Only inference models are accessible via agents; browse the current list in inference models.

Agent keys expose the agent-compatible models from the LLMBase inference model registry. GET https://llmbase.ai/api/v1/agents/models proxies the inference API’s GET https://api.llmbase.ai/v1/agents/models view, so LLMBase does not maintain a separate static allowlist for OpenClaw, Hermes, or other agents.

The response uses the OpenAI models.list() shape and includes LLMBase metadata such as pricing, supported_features, and prompt_cache_supported when available. If a model is not returned by this endpoint, it cannot be used with a chat agent key. Chat completions for unavailable agent models return 403 with model_not_available_for_agents.

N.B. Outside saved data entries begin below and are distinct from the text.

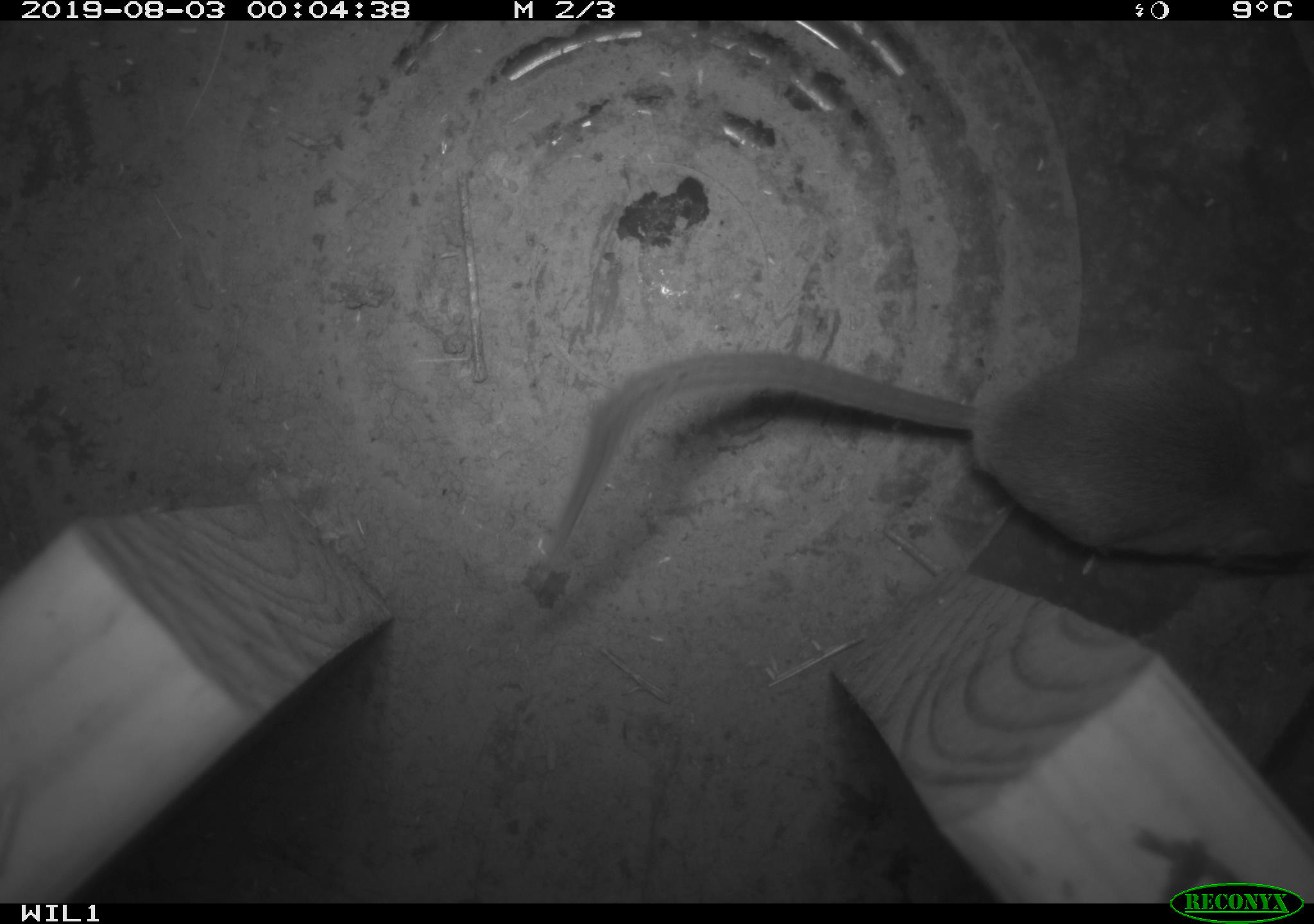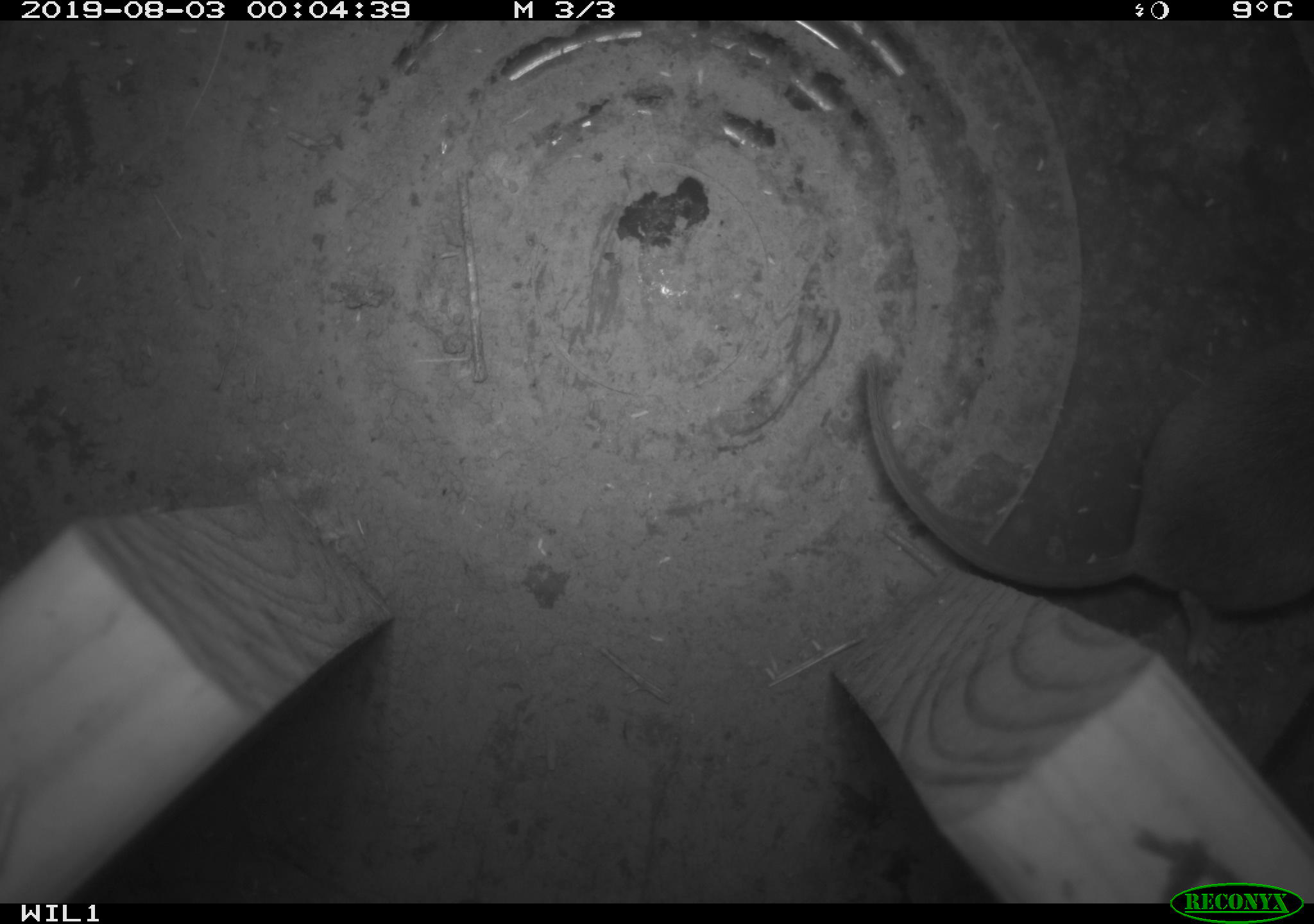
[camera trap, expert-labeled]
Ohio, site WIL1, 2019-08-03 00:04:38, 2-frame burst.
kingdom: Animalia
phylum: Chordata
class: Mammalia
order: Rodentia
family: Cricetidae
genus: Peromyscus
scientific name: Peromyscus leucopus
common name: white-footed mouse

The agent model view includes only chat/tool-capable models from LLMBase’s cost-controlled inference catalog. Image, embedding, rerank, classification, and non-agent models are not returned.

How model routing works

Agents always send a stable LLMBase model ID, such as deepseek/deepseek-v4-pro. They do not configure routing, fallback models, or Gateway route names.

At request time, LLMBase inspects the OpenAI-compatible request body and chooses the internal route that matches the requested capabilities, such as streaming, tool calls, JSON output, structured outputs, logprobs, or image/file inputs. The request is then sent through LLMBase-managed Cloudflare AI Gateway routing. That internal route can contain several attempts so LLMBase can keep a model available when a route is temporarily unavailable or does not support a requested feature.

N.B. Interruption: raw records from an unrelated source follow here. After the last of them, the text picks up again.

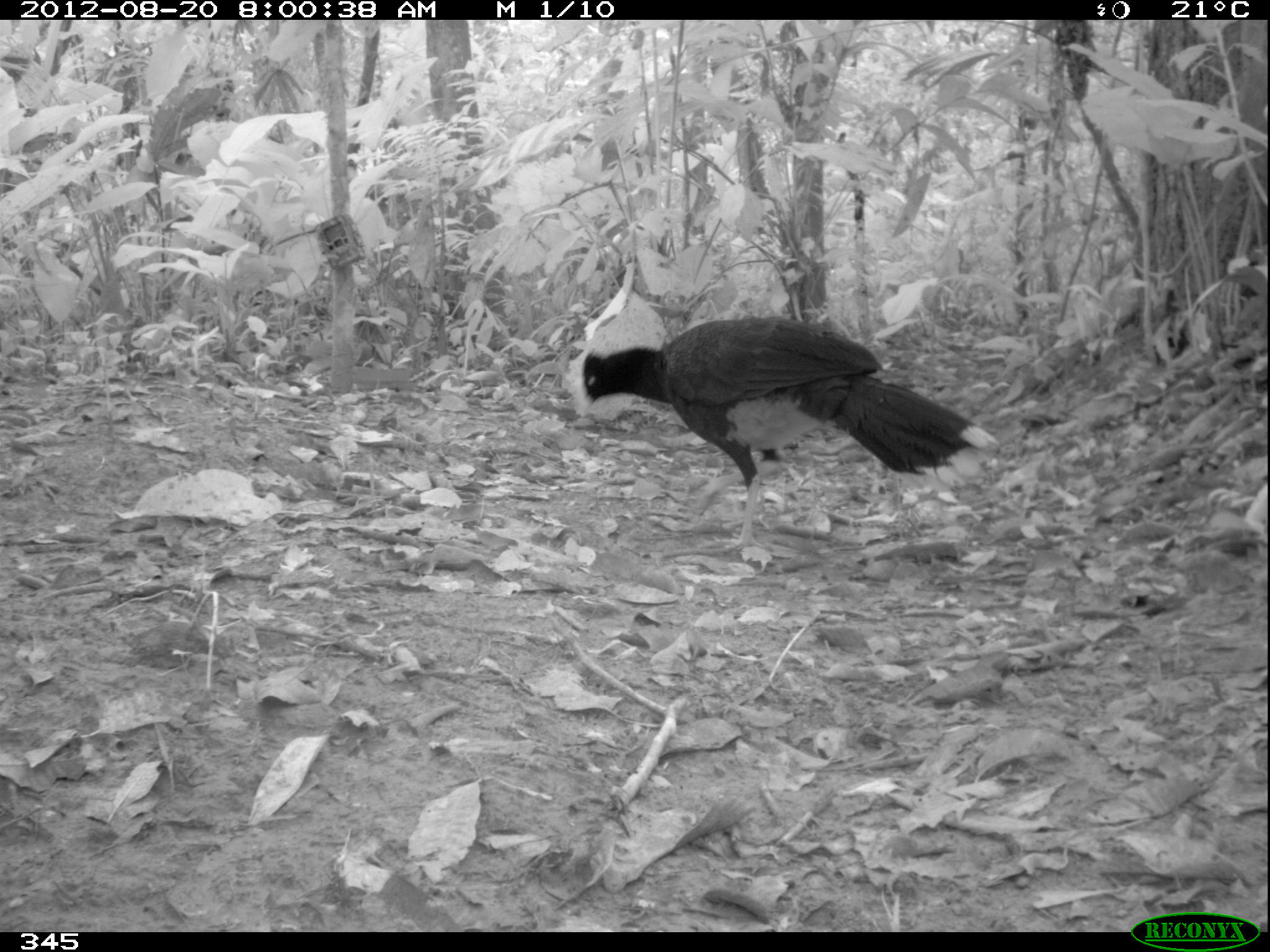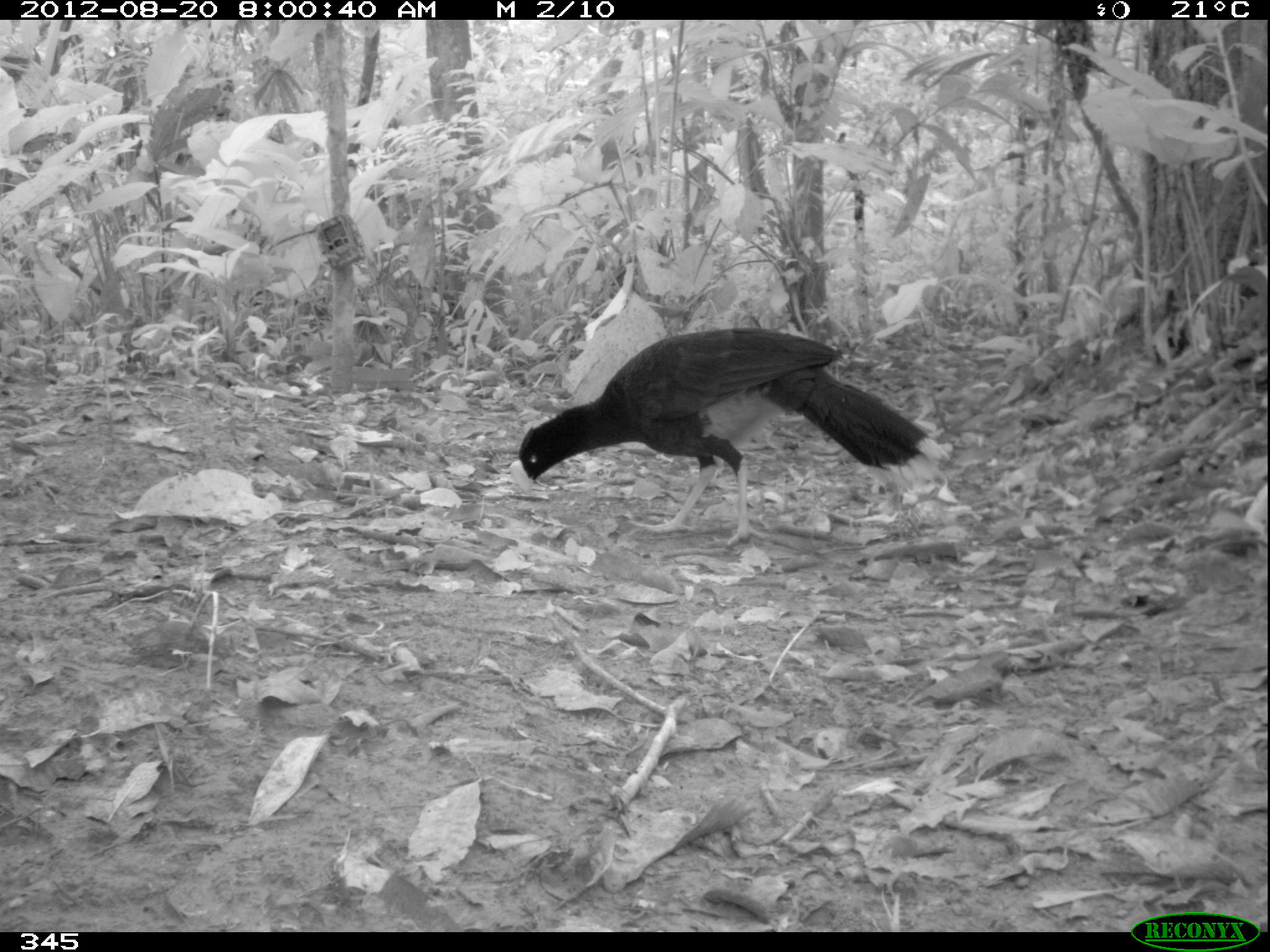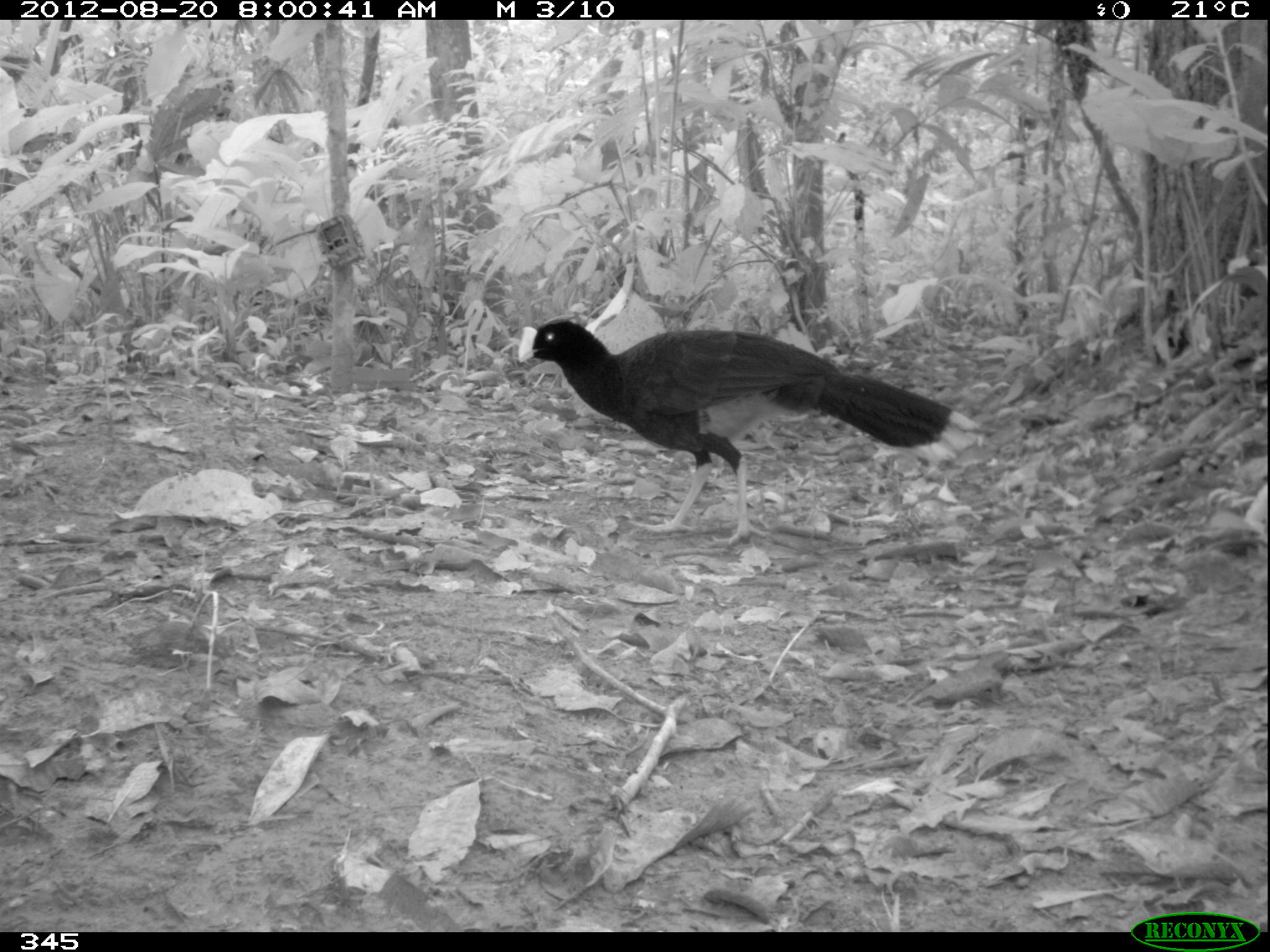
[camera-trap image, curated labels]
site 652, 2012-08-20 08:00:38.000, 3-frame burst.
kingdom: Animalia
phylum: Chordata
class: Aves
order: Galliformes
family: Cracidae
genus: Mitu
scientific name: Mitu tuberosum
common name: razor-billed curassow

Those internal dynamic routes are not public model IDs. They are operational routing graphs. Public model listing and chat responses continue to use the LLMBase model IDs returned by GET /api/v1/agents/models, and internal route details are intentionally not exposed to agent clients.

Use a llmbase_chat_... key when an external agent should consume the user’s chat subscription. Use a llmbase_... inference API key when your application needs direct OpenAI-compatible inference billing, prompt-cache pricing, or the curated inference model list.

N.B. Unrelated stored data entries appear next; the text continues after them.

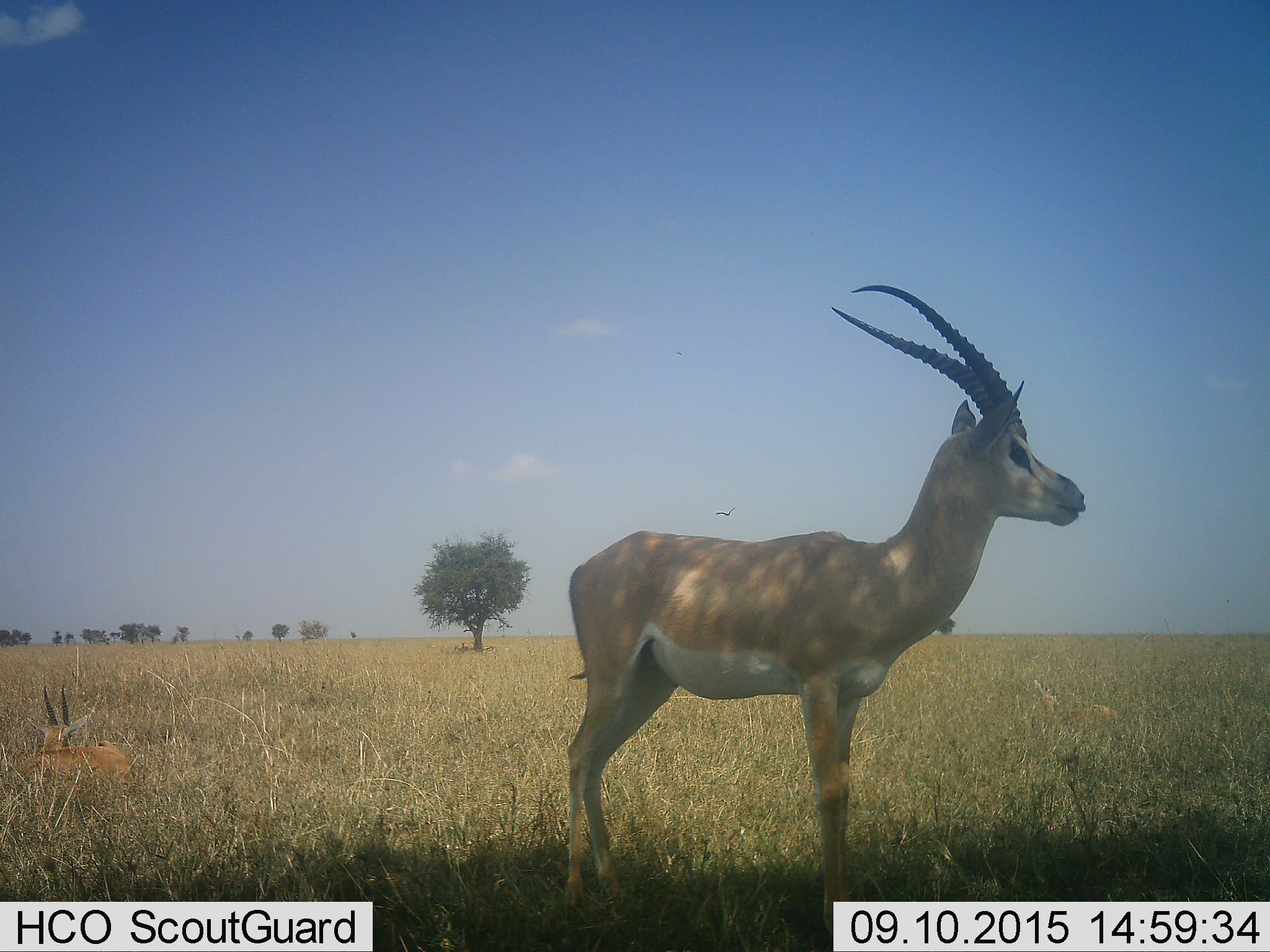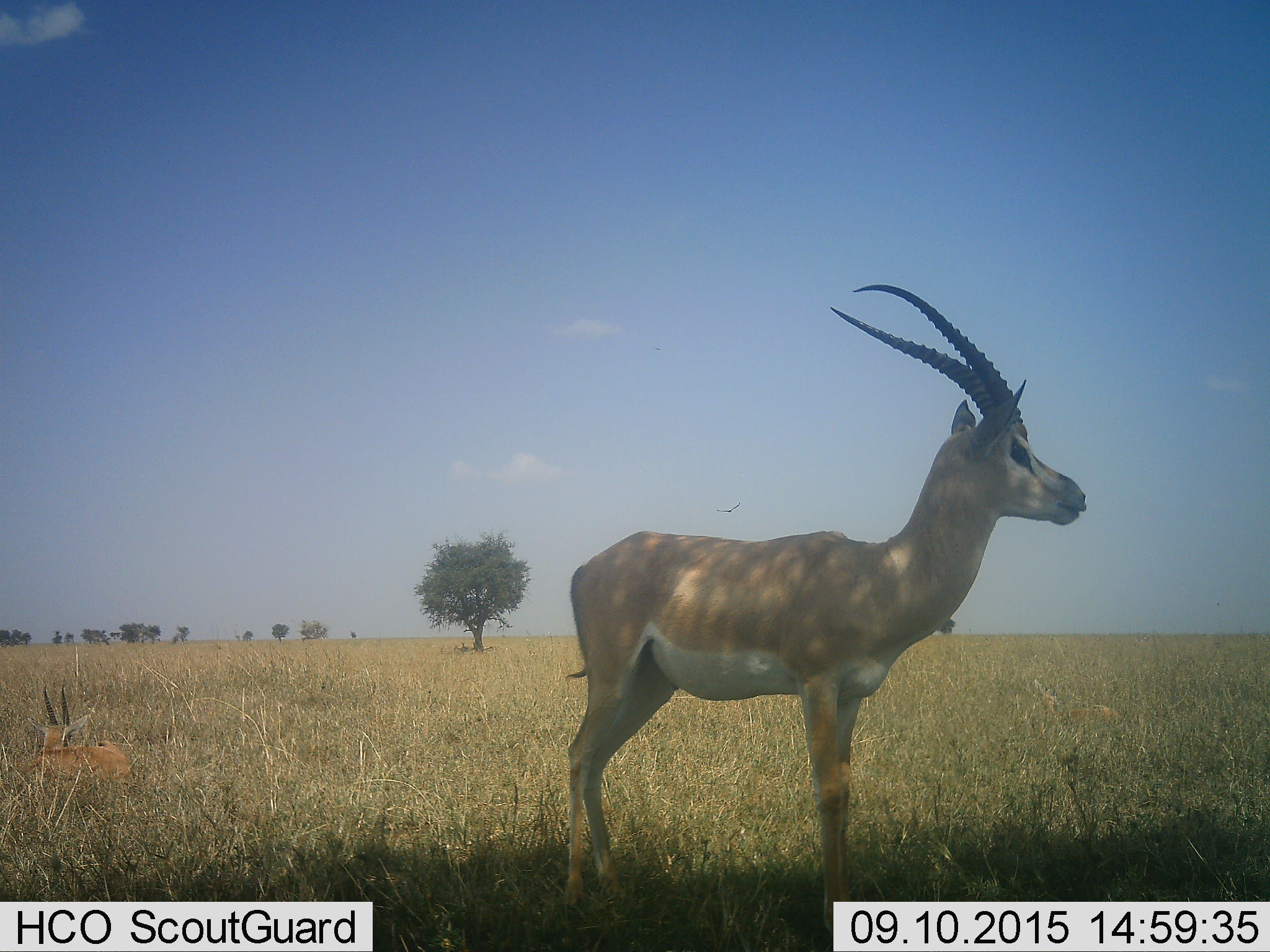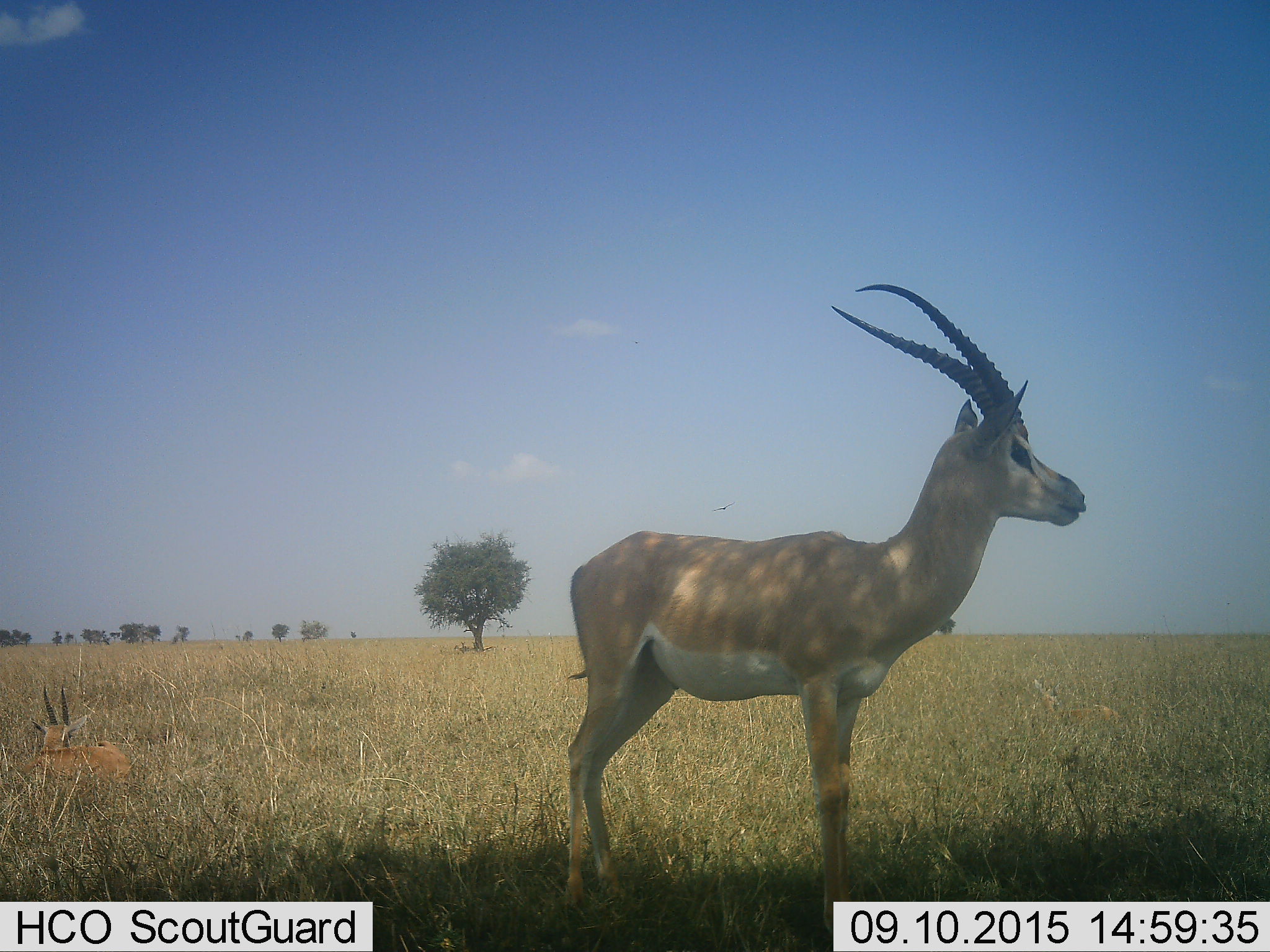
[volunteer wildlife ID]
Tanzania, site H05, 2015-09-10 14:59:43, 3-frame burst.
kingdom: Animalia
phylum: Chordata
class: Mammalia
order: Artiodactyla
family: Bovidae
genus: Nanger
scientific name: Nanger granti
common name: grant's gazelle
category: gazellegrants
Gazellegrants (grant's gazelle) (Nanger granti), count 2. Behavior (volunteer vote fractions): standing 100%, resting 71%, moving 0%, interacting 0%. Young present (vote fraction): 0%. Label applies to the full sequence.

Always call GET /api/v1/agents/models for the current model list. The list is generated dynamically from the inference registry, so available models can change as LLMBase adds or removes eligible models.

Good starting points:

ModelBest fitWhy
deepseek/deepseek-v4-flashDefault OpenClaw/Hermes agent modelStrong cost/performance, long context, tool-capable, good for many agent steps
z-ai/glm-5.1Coding and agent orchestrationStrong coding and tool-use behavior for development workflows
qwen/qwen3-coderRepository work and structured coding tasksCoding-focused model family, useful for code generation and tool loops
deepseek/deepseek-v3.2Reasoning-heavy workflowsGood balance when a task needs more reasoning than a fast default model
deepseek/deepseek-v4-proLong-context flagship tasksUse for difficult tasks where quality matters more than quota efficiency
openai/gpt-oss-120bOpen-weight reasoningUseful when you prefer open-weight models for reasoning workloads

For most users, start with deepseek/deepseek-v4-flash. Move to z-ai/glm-5.1 or qwen/qwen3-coder for code-heavy workflows. Reserve deepseek/deepseek-v4-pro for difficult long-context tasks because larger models consume the included budget faster.